HR managers take note. Organisations that can maintain good crisis communication have emerged as significantly better off than those that do not.
In a study of over 123,000 participants it was revealed that employees who are satisfied with the way in which their company is dealing with the ongoing Covid-19 pandemic perform 28% better.
Additionally, the first wave of coronavirus cases, 60% of employees experienced a poor work-life balance, as they sought to adapt to working from home, according to the survey by Amsterdam-headquartered employee engagement specialist, Effectory.
Positive impact of good crisis communication
Employees who are satisfied with the way in which their organisation communicate and manage the crisis not only perform better, they also feel more assured about the organisation’s future.
“If an organisation shows strong leadership in times of crisis, it can help to develop a sense of solidarity. Employees then think: ‘We are going to overcome this situation.’ That motivates them to be committed and to perform well,” said Merel Van der Lei, CPO and innovation manager at Effectory.
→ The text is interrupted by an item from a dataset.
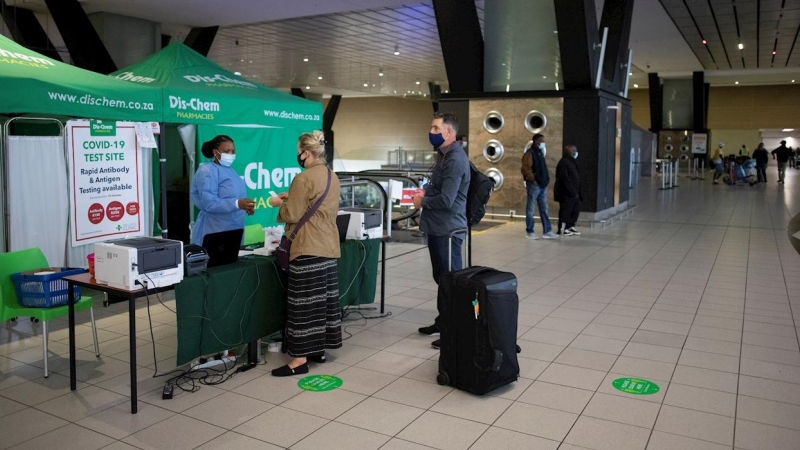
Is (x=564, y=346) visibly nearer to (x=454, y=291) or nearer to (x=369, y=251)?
(x=454, y=291)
Balance affected most at the start of pandemic but employees adjusted
The survey also revealed 60% of employees were unable to maintain a good work-life balance during the first wave of Covid-19. This figure subsequently dropped to around 40% of employees as they adapted to the new normal.
Risk of burnout
There was also a corollary between burnout and work-from-home adjustments in the early months of the pandemic as many employees did not yet have the tools and know-how to tackle working remotely.
“During the first wave of coronavirus cases, employees had fewer energy resources. For example, some employees did not have the right tools to perform their jobs properly. Collaborating with colleagues was, in many cases, more difficult. And many employees found that their living situations made it difficult to concentrate,” said Van der Lei.
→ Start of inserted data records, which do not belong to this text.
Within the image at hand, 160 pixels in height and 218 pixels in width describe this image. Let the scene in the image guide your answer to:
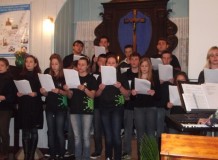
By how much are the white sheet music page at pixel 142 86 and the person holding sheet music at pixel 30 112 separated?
132 cm

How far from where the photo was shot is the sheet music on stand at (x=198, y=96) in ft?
8.91

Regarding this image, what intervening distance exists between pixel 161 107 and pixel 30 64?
1778 millimetres

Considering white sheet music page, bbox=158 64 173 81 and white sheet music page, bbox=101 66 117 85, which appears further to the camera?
white sheet music page, bbox=158 64 173 81

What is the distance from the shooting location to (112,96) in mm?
4055

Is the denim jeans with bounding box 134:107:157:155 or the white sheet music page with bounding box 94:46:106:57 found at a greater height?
the white sheet music page with bounding box 94:46:106:57

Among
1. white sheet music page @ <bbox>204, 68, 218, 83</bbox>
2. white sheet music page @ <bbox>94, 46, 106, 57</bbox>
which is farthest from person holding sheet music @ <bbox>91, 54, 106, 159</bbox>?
white sheet music page @ <bbox>204, 68, 218, 83</bbox>

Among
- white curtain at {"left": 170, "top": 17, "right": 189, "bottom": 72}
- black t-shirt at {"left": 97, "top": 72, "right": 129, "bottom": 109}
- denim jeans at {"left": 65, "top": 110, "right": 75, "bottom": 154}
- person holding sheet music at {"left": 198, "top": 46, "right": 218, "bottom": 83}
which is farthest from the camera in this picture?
white curtain at {"left": 170, "top": 17, "right": 189, "bottom": 72}

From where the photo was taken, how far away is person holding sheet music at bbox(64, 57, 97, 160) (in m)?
4.09

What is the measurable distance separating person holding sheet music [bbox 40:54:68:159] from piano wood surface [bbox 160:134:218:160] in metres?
2.64

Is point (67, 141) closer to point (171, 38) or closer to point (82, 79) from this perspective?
point (82, 79)

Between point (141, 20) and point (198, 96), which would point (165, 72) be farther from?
point (141, 20)

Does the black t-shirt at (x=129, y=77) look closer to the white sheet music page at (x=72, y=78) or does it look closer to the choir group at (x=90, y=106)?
the choir group at (x=90, y=106)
Crisis communication needs critical indicators
Pulse surveys (quick survey sent out on a regular basis) are an effective method for employers to gain insight into a number of critical indicators about their staff – especially important if they are working from home.
Van der Lei explained that employees can be given the same seven key questions. Three about their well-being: Do they have a good work-life balance? Is their workload too high, too low or just right? Can they maintain their current situation in the long term?
“This last question predicts the likelihood of burnout. Carrying out pulse surveys regularly can also help organisations detect trends,” she added.